I have a very high regard for all of your contributions, which is why I am pained by what you are implying.
You seem, to me, to be suggesting that I am just firing off a critique without a proper analysis, faith-based, so to speak.
I'm actually quite offended by that (in a way that would otherwise be water off a duck's back, were it not someone like you making such a commentary).
My analysis has nothing whatsoever to do with the process involved, but it has everything to do with E=mc^2 and you need to come to understand that this is the basis of my critique.
If two deuterium nucleii can be coaxed together into a helium-4 by whatever method then you will get a ~23MeV excess of energy. It matters not at all whether this is in a hot plasma, or whether this can be done by incantations at midnight with bat's ears between your toes. The process just doesn't matter. Not at all. Not in the slightest.

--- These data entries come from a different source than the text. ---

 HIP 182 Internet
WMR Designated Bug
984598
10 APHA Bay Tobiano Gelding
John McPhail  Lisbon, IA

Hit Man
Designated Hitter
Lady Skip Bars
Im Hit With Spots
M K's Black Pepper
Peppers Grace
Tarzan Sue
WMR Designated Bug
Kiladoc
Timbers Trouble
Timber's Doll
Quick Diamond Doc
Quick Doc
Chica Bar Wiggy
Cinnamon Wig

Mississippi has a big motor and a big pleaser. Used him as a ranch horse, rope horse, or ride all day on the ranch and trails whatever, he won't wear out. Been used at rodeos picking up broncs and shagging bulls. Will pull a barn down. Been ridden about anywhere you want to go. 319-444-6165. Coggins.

So what you will end up with is 23MeV to turn into heat, one way or the other. Again, it just doesn't matter what particle mediates that, it will be 'radiation' whatever it is. The only conceivable way that this isn't going to radiate [dangerously, at measurable heat levels] is if that 23MeV is somehow magically carried away by many thousands of lower energy particles. If you are suggesting a 4He fires off with 23MeV, then that *is* radiation and it will induce many follow-on nuclear reactions. I mean, Rutherford was transforming N to O with just pissy little alphas from another decay. Try hammering a 23MeV alpha into something! It has a small range because it gives up its energy so effectively to what it's hitting - not because it is a lesser radioactive hazard but because it is a greater one.

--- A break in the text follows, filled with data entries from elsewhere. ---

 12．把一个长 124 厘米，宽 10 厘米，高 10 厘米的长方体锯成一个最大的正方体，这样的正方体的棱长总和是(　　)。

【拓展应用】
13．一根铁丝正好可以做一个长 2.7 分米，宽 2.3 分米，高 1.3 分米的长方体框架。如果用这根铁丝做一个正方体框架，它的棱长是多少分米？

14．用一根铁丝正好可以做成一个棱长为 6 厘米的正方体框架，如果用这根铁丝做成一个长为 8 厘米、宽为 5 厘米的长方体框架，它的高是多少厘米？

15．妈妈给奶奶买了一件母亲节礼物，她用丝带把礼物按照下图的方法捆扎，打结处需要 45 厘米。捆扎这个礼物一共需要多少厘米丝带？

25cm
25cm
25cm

But this is STILL fairy stories - if you observe two deuterium nucleii in "their" inertial frame (viz, the one in which they have the least KE sum) then they will come together and just sit there, stationary, in that inertial frame. They CAN'T shoot off at 23MeV worth of KE, it defeats the laws of momentum conservation. In the real world, that means they have to give up the energy as hv.
So I repeat again, for very specific and damned good objective reasons, that there is no possible way that a claim for measurable heat *from an unguarded nuclear process*, from someone who is still alive, is not bogus.
But I repeat and call your attention to what I wrote - I have no complaint with the experiments and look upon them with interest. It is the claims that are utter rubbish.
Though I will also add this; let us say that there *is* excess heat and that there *is* evidence of some nuclear process at play. What is the presumption then that both are from the same cause? If someone were to come to me and say "hey, most of this heat is some complex chemistry we don't quite understand and, by the way, there are a very small number of nuclear reactions as well", well, maybe I could listen to that. But I absolutely stand by what I say, and I say it for objective reasons, there is no way an unguarded nuclear process of D+D->4He can be observed to generate heat by anyone alive. To say otherwise is as daft as saying the Sun burns coal. It is not at all a "faith based" observation, and I am very riled that you'd suggest it may be so. If you think I am wrong then just say "I think your objective analysis is wrong": THAT I can handle!
But to say my analysis is driven by some in-built anti-quack faith-based belief thing??... Of all people to say that to! You're throwing eggs at the wrong guy there.